INSTRUCTION: Please rewrite the listing from the line containing "What is the magnitude" through the line containing "What is the bottommost", both included, with "teal wall" replaced by "blue wall" and everything else unchanged.

--- begin RAW RECORDS ---

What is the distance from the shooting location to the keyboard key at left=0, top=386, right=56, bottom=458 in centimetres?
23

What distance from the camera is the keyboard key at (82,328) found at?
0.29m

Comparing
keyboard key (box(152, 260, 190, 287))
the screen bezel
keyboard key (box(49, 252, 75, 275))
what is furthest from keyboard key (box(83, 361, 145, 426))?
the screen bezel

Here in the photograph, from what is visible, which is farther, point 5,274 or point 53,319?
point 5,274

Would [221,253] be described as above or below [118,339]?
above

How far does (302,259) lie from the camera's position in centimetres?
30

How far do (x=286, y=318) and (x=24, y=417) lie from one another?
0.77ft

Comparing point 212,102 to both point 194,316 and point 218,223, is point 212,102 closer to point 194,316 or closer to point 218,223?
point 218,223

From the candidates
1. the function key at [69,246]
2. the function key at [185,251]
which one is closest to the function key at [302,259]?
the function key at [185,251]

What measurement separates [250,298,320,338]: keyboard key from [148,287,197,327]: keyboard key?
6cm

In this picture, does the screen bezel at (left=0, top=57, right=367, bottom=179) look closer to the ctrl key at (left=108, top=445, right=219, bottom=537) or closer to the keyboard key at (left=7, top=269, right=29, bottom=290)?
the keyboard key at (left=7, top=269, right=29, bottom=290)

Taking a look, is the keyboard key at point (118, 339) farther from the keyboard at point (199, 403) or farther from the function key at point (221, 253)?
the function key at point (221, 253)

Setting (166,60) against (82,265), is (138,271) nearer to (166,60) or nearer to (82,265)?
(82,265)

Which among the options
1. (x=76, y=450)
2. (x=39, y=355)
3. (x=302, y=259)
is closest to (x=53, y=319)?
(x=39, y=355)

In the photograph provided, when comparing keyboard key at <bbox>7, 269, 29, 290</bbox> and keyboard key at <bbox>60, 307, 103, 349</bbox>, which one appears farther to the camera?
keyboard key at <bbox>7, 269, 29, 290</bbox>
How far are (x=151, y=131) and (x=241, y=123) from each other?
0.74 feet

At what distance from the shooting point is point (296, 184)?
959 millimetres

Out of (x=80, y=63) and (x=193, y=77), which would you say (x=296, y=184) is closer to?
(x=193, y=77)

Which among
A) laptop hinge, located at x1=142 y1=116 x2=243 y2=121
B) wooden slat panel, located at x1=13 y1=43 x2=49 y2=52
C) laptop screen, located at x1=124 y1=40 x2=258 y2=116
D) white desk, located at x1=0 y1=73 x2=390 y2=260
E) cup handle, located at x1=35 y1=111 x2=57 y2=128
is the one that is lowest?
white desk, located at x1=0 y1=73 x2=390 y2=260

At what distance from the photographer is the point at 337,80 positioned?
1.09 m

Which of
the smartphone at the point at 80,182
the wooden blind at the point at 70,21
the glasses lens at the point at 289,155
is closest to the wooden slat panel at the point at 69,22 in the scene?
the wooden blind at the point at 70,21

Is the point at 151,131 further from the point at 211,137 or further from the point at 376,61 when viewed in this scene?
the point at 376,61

--- end RAW RECORDS ---
--- begin RAW RECORDS ---

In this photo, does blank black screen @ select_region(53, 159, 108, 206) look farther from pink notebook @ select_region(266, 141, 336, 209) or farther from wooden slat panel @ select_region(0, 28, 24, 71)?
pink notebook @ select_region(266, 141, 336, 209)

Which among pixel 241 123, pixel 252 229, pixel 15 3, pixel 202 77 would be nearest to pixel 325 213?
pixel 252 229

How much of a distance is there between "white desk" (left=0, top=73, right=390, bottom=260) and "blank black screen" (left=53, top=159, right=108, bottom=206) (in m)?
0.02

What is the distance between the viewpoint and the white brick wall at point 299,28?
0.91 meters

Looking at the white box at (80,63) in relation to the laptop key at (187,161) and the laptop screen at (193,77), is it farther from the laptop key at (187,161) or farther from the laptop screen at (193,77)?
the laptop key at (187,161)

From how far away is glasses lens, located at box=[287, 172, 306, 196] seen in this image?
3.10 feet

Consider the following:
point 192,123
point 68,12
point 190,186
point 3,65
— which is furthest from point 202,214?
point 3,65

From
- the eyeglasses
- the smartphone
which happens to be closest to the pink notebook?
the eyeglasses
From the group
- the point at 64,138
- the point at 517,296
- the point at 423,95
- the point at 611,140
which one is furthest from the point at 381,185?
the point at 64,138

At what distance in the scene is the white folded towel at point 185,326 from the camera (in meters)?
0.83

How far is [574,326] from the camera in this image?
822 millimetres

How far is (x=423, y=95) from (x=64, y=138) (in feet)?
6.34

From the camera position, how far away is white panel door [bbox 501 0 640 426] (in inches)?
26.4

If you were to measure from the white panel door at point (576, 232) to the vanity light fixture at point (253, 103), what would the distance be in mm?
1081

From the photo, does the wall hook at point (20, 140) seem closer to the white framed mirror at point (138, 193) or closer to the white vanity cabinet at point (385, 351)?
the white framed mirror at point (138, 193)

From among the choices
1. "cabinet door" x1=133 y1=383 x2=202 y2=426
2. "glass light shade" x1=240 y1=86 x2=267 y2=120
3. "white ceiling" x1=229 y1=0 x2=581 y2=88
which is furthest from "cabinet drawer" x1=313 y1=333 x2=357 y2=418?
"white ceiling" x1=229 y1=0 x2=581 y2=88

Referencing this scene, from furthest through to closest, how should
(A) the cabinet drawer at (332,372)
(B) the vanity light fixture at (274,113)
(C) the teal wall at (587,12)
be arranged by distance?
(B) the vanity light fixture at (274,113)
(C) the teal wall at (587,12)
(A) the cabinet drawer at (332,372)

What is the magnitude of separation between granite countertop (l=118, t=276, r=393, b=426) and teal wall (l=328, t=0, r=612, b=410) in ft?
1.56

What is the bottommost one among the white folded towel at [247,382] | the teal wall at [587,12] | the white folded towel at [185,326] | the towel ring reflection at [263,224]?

--- end RAW RECORDS ---

THE ANSWER:
What is the magnitude of separation between granite countertop (l=118, t=276, r=393, b=426) and blue wall (l=328, t=0, r=612, b=410) in ft?
1.56

What is the bottommost one among the white folded towel at [247,382] | the blue wall at [587,12] | the white folded towel at [185,326] | the towel ring reflection at [263,224]?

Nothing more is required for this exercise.